• À faire:
- 1) Recopiez le passage du texte sur le bikini au Maroc qui commence aux mots « J’ai quitté le » et s'arrête après « Mais aucun burkini! ».
- 2) D'après le texte sur le bikini au Maroc, les affirmations suivantes sont-elles exactes ? (a) Le départ du Maroc mentionné dans le texte remonte à presque quinze ans. (b) Une loi interdit le bikini sur certaines plages marocaines. (c) Lors du retour au pays il y a sept ans, la cohabitation sur les plages avait disparu. Répondez à chacune par oui ou non et citez les mots du texte qui tranchent.
- 3) Poursuivez le texte sur le bikini au Maroc à partir de sa dernière phrase.

• Extrait fourni:
□ □ □ □ □
Un jour de cet été, j’étais à Agadir, la capitale marocaine du tourisme balnéaire. La mer turquoise et le ciel bleu azur auguraient une journée impeccable. Mais quelque chose ne collait pas dans ce paysage: à part quelques touristes, mon regard n’a pas croisé de femme locale en bikini! Que des nageuses en burkini ou en maillots couverts par des tee-shirts et des bermudas ou même des pyjamas! J’ai fait le même constat plusieurs fois sur d’autres plages du royaume.
J’ai quitté le Maroc il y a presque une décennie et demie et je me souviens de plages marocaines où cohabitaient des femmes en bikini, d’autres en maillot une pièce et certaines couvertes de la tête au pied. Mais aucun burkini!
Il y a sept ans, je suis rentré pour la première fois au pays et j’ai renoué avec les plages du royaume, notamment celle d’Agadir. Certes, il y avait plus de femmes voilées qu’avant, mais la cohabitation persistait!
Sept autres années plus tard, plus de Marocaines en bikini ou presque!
Dans le Maroc d’il y a 20, 30 ou 40 ans, des Marocaines en bikini étaient visibles sur les plages. Pourtant, dans ce Maroc-là, les femmes accédaient graduellement à l’école et au marché du travail.
Paradoxalement, dans le Maroc de ce début de millénaire, alors que les femmes sont plus éduquées qu’auparavant, qu’elles sont ministres, ambassadrices, chefs de grandes entreprises et même mairesses, le bikini semble presque disparaître des plages et des piscines publiques. Aucune loi et aucun maire n’ont interdit le port du bikini sur aucune plage ou piscine publique marocaine.
□ □ □ □ □
• Extraits de données:
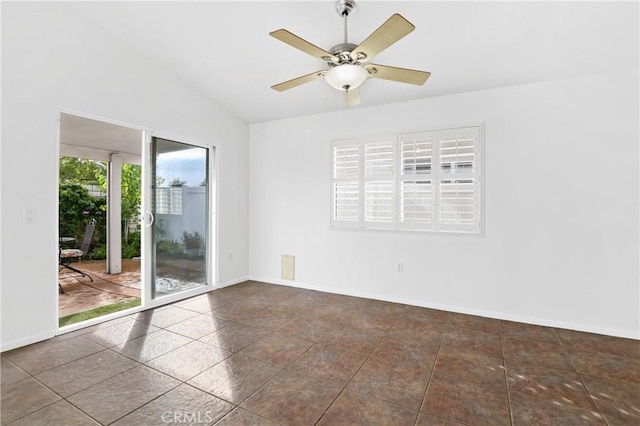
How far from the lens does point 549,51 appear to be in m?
2.89

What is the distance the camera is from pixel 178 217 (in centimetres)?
424

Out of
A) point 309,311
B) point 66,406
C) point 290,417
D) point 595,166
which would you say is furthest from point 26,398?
point 595,166

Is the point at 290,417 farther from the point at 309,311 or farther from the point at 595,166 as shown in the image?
the point at 595,166

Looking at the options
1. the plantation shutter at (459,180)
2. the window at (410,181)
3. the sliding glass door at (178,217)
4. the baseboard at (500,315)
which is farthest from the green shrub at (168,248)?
the plantation shutter at (459,180)

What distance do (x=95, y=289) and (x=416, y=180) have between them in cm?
497

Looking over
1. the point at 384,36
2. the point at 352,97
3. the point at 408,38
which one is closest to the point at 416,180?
the point at 352,97

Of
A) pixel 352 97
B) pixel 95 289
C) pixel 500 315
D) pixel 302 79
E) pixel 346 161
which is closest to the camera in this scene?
pixel 302 79

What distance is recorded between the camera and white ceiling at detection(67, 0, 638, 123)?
2.54 m

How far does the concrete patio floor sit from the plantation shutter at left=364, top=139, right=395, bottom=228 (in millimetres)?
3547

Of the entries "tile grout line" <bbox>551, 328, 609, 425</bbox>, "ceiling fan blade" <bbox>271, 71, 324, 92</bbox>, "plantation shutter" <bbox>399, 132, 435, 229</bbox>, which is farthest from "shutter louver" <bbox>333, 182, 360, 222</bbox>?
"tile grout line" <bbox>551, 328, 609, 425</bbox>

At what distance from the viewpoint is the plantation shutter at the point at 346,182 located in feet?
14.5

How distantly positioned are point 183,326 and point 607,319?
4.38 meters

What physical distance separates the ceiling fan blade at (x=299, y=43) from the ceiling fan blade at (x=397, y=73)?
336mm

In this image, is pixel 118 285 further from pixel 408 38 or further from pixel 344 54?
pixel 408 38
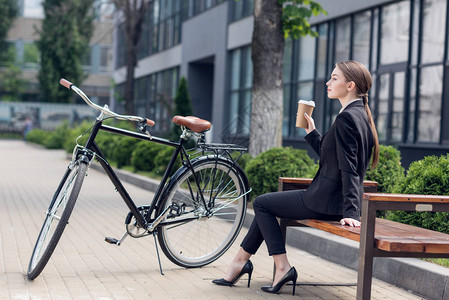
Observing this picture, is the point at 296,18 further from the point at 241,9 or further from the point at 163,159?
the point at 241,9

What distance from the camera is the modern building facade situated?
575 inches

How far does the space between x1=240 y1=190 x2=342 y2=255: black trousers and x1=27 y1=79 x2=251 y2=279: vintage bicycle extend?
2.76ft

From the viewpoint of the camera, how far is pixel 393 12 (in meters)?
16.1

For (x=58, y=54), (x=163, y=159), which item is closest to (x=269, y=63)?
(x=163, y=159)

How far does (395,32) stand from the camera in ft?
52.3

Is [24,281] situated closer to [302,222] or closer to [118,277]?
[118,277]

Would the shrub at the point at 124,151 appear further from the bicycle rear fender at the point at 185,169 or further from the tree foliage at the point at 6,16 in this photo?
the tree foliage at the point at 6,16

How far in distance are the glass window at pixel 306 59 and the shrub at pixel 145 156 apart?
20.1 ft

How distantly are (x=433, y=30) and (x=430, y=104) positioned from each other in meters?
1.52

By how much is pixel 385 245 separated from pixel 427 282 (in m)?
1.31

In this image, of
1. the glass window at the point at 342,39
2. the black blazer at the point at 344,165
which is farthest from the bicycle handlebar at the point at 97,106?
the glass window at the point at 342,39

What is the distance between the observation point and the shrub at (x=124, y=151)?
1728 centimetres

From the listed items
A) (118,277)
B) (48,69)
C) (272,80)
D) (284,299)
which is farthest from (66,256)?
(48,69)

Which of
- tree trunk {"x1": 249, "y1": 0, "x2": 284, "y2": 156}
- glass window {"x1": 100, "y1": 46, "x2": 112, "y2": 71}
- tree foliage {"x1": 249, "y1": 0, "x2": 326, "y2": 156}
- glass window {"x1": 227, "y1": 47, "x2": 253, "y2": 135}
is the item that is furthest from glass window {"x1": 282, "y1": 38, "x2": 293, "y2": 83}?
glass window {"x1": 100, "y1": 46, "x2": 112, "y2": 71}
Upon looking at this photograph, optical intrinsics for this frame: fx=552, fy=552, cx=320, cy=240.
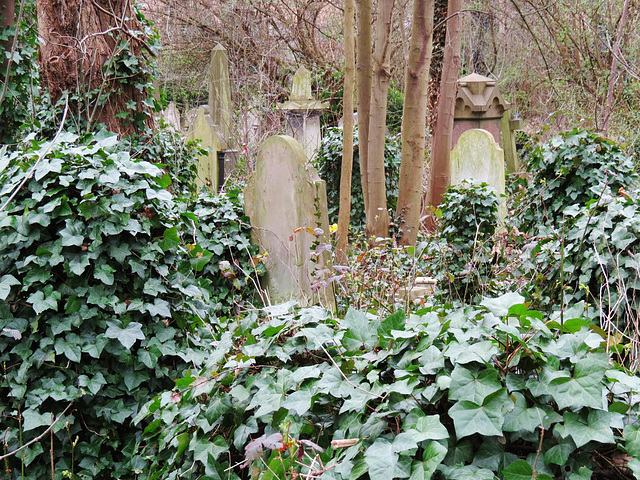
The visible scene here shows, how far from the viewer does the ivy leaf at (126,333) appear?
2.72 meters

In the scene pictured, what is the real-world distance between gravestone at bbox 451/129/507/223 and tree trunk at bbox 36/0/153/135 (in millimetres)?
5215

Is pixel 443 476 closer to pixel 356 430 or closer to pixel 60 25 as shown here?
pixel 356 430

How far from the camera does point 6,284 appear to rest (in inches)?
105

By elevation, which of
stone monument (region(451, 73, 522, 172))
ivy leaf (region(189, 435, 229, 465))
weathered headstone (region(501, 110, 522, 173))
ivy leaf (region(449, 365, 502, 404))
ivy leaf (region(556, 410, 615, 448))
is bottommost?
ivy leaf (region(189, 435, 229, 465))

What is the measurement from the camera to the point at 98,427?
282 cm

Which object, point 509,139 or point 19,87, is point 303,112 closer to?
point 509,139

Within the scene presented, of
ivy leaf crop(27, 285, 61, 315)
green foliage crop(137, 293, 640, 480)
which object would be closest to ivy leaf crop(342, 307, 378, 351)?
green foliage crop(137, 293, 640, 480)

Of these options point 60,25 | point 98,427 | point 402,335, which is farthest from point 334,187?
point 402,335

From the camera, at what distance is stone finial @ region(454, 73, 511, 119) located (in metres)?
9.59

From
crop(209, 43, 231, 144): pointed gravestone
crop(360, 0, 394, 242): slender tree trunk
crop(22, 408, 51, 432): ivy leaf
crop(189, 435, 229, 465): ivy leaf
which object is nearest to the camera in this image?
crop(189, 435, 229, 465): ivy leaf

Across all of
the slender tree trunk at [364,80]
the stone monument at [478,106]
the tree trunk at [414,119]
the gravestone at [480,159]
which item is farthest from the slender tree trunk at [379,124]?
the stone monument at [478,106]

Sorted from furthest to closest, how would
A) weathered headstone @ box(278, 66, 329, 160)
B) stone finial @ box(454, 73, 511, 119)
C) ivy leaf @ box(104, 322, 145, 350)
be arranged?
weathered headstone @ box(278, 66, 329, 160), stone finial @ box(454, 73, 511, 119), ivy leaf @ box(104, 322, 145, 350)

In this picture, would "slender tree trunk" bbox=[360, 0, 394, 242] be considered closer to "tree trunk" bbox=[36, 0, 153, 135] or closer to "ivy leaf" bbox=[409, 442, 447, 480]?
"tree trunk" bbox=[36, 0, 153, 135]

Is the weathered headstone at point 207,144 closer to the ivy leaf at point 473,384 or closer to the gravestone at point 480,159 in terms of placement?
the gravestone at point 480,159
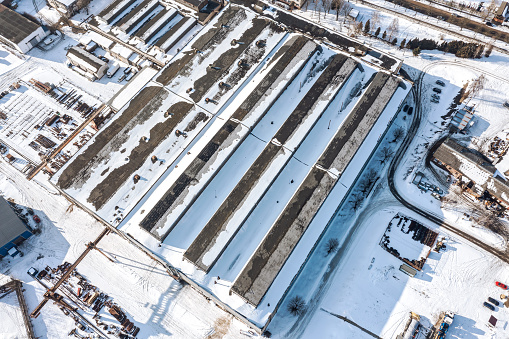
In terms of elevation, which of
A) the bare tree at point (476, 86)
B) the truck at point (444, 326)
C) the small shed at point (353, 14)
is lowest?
the truck at point (444, 326)

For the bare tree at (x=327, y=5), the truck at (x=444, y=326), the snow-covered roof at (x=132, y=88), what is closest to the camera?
the truck at (x=444, y=326)

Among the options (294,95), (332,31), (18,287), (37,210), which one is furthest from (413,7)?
(18,287)

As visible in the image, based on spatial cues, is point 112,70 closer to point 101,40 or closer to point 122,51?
point 122,51

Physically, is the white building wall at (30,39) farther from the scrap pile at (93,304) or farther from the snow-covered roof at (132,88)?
the scrap pile at (93,304)

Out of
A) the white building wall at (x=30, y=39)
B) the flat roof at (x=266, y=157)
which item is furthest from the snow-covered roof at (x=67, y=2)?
the flat roof at (x=266, y=157)

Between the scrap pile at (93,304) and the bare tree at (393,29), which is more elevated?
the bare tree at (393,29)

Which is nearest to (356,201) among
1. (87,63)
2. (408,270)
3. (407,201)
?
(407,201)

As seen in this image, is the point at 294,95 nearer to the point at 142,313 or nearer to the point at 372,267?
the point at 372,267
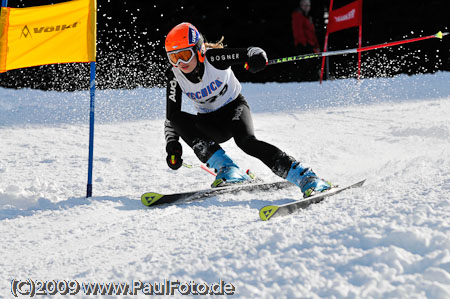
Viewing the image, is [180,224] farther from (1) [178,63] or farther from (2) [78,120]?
(2) [78,120]

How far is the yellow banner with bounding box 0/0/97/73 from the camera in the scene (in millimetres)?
3350

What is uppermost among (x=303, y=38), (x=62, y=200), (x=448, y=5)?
(x=448, y=5)

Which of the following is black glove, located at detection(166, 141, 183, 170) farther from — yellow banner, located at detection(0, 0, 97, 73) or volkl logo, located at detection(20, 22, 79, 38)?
volkl logo, located at detection(20, 22, 79, 38)

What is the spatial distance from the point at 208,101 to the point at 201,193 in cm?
69

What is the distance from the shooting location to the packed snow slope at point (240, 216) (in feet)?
6.00

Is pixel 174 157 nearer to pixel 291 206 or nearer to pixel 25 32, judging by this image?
pixel 291 206

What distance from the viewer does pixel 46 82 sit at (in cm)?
1112

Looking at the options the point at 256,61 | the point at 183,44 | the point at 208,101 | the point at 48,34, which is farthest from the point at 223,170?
the point at 48,34

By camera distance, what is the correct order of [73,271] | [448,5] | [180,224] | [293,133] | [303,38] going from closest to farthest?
[73,271] → [180,224] → [293,133] → [303,38] → [448,5]

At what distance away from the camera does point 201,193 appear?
10.8ft

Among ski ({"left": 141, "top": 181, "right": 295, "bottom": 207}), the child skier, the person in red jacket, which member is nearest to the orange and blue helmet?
the child skier

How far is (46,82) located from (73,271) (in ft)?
32.4

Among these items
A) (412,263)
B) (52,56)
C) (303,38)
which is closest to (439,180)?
(412,263)

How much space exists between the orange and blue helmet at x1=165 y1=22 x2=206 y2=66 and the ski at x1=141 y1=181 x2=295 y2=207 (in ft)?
2.92
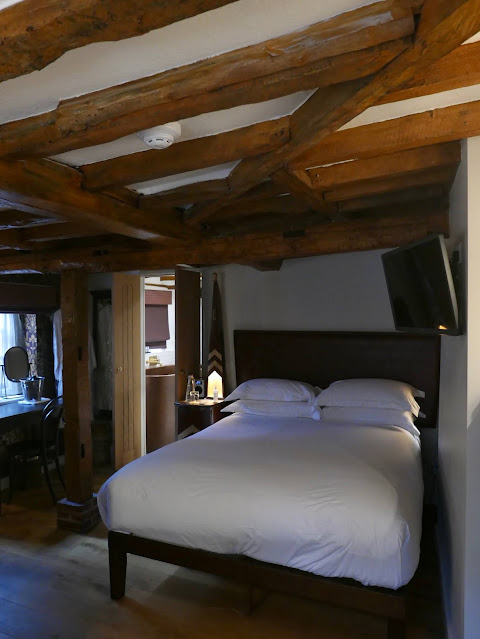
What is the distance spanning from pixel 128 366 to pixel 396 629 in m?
3.85

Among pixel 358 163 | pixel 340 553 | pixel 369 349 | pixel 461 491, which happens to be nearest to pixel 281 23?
pixel 358 163

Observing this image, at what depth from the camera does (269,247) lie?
3.43 metres

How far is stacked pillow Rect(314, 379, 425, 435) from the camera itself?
3.65 meters

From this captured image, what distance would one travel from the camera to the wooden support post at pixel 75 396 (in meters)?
3.81

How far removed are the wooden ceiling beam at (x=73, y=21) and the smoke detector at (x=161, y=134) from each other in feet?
2.32

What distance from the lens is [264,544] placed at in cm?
241

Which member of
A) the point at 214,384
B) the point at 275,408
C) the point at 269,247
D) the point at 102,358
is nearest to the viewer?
the point at 269,247

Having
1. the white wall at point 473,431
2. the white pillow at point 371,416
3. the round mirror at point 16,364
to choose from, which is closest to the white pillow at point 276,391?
the white pillow at point 371,416

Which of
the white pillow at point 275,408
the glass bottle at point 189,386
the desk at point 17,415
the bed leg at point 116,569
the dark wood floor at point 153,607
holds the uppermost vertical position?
the glass bottle at point 189,386

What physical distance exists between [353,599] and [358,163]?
2165 millimetres

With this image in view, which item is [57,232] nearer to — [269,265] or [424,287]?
[269,265]

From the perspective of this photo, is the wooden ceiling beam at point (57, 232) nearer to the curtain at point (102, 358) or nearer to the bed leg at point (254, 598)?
the curtain at point (102, 358)

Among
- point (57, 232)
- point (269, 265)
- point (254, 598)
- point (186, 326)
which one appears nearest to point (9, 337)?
point (186, 326)

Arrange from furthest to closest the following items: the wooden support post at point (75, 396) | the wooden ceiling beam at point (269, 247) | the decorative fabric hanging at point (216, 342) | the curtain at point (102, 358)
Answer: the curtain at point (102, 358), the decorative fabric hanging at point (216, 342), the wooden support post at point (75, 396), the wooden ceiling beam at point (269, 247)
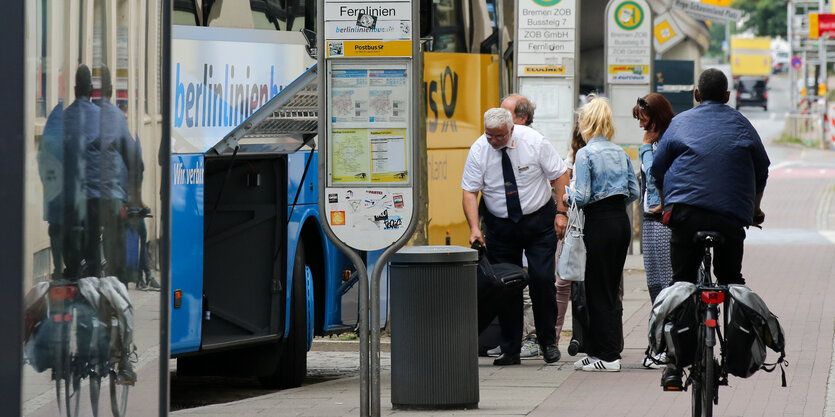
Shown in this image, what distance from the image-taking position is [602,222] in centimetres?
923

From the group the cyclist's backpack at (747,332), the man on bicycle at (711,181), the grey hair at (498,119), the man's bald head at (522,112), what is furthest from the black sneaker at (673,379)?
the man's bald head at (522,112)

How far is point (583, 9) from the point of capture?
98.4 ft

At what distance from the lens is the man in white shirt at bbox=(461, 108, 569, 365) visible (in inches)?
372

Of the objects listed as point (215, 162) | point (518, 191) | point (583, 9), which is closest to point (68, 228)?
point (215, 162)

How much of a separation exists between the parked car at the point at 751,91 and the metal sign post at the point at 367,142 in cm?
6830

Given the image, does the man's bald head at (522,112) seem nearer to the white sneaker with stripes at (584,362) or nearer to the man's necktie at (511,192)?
the man's necktie at (511,192)

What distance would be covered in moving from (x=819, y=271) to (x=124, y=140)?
1243 centimetres

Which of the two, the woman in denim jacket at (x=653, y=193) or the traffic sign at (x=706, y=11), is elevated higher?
the traffic sign at (x=706, y=11)

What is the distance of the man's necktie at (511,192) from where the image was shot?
9.43 m

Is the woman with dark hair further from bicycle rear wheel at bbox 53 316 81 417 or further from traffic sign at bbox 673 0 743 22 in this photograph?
traffic sign at bbox 673 0 743 22

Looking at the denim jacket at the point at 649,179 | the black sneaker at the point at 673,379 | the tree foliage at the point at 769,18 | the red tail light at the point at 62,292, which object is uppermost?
the tree foliage at the point at 769,18

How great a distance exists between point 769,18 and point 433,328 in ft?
278

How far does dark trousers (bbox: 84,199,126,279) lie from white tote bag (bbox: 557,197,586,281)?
5.50m

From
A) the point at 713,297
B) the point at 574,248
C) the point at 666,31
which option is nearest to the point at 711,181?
the point at 713,297
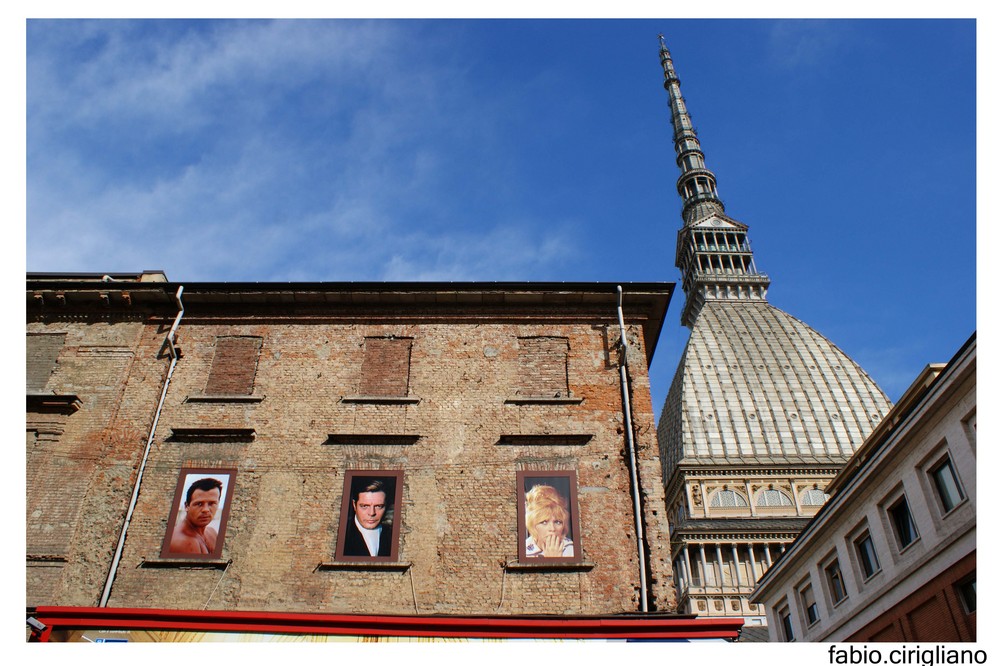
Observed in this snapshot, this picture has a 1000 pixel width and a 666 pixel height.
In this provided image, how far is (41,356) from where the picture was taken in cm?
1541

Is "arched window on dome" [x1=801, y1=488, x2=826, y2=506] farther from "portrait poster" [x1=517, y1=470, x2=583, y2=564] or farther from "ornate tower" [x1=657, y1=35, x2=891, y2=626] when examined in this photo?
"portrait poster" [x1=517, y1=470, x2=583, y2=564]

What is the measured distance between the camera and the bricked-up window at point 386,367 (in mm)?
14750

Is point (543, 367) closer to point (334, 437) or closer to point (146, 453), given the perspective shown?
point (334, 437)

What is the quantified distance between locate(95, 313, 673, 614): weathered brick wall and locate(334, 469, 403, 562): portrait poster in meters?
0.16

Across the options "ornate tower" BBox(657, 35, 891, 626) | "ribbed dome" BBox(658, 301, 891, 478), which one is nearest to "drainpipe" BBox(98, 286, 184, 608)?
"ornate tower" BBox(657, 35, 891, 626)

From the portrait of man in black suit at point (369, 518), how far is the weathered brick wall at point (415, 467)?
205 millimetres

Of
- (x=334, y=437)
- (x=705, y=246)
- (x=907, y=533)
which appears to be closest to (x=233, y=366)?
(x=334, y=437)

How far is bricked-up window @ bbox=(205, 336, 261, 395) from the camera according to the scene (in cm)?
1483

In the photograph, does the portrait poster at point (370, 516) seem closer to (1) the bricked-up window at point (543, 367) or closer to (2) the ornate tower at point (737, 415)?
(1) the bricked-up window at point (543, 367)

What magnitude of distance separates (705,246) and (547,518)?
92303mm

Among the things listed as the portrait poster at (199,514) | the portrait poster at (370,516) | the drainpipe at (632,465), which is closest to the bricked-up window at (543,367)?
the drainpipe at (632,465)
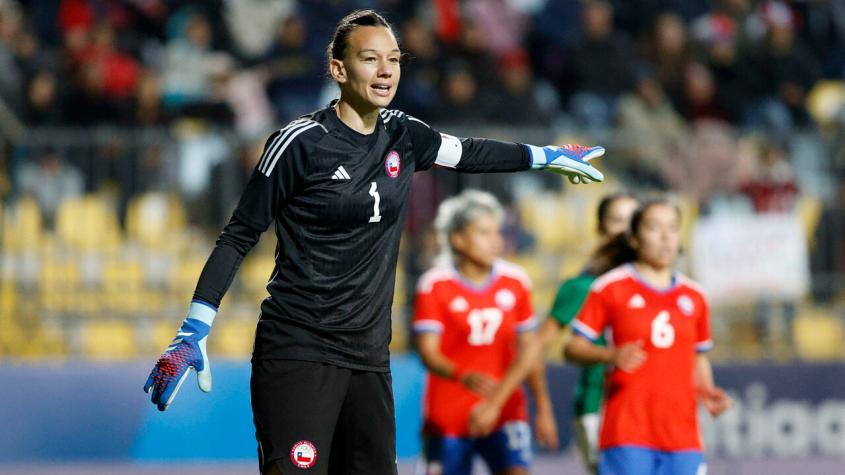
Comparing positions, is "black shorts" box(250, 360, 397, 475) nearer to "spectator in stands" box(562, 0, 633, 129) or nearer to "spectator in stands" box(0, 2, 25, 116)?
"spectator in stands" box(0, 2, 25, 116)

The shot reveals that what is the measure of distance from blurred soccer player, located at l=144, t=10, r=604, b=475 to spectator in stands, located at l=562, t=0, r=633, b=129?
924 centimetres

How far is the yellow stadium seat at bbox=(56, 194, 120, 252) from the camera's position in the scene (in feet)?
40.2

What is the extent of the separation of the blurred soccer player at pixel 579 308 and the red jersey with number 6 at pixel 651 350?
49 cm

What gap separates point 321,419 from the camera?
17.2 feet

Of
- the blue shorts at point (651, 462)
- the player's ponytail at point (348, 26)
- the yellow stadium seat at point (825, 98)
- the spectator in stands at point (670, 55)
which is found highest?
the spectator in stands at point (670, 55)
□ □ □ □ □
• Réponses par tâche:
- 1)
J’ai quitté le Maroc il y a presque une décennie et demie et je me souviens de plages marocaines où cohabitaient des femmes en bikini, d’autres en maillot une pièce et certaines couvertes de la tête au pied. Mais aucun burkini!

- 2)
(a) Oui : « J’ai quitté le Maroc il y a presque une décennie et demie »
(b) Non : « Aucune loi et aucun maire n’ont interdit le port du bikini sur aucune plage ou piscine publique marocaine. »
(c) Non : « mais la cohabitation persistait! »

- 3)
De plus, par le passé, l’épouse du roi du Maroc était invisible sur la place publique. Or, aujourd’hui, l’épouse de Mohammed VI est devenue un visage public. Des magazines locaux consacrent à Lalla Salma leur couverture et on l’y voit en tailleurs chics ou en caftans marocains. Cette princesse qui fait de la lutte contre le cancer une priorité ne porte aucun signe religieux!
D’ailleurs, tout récemment, dans un discours largement diffusé dans le monde, Mohammed VI s’est pour la première fois adressé directement à la diaspora marocaine – quelque cinq millions de Marocains sont installés à l’étranger – pour lui demander de défendre un islam tolérant et de contrecarrer le fanatisme, la haine et le repli sur soi sous toutes les formes.
Alors, que s’est-il passé?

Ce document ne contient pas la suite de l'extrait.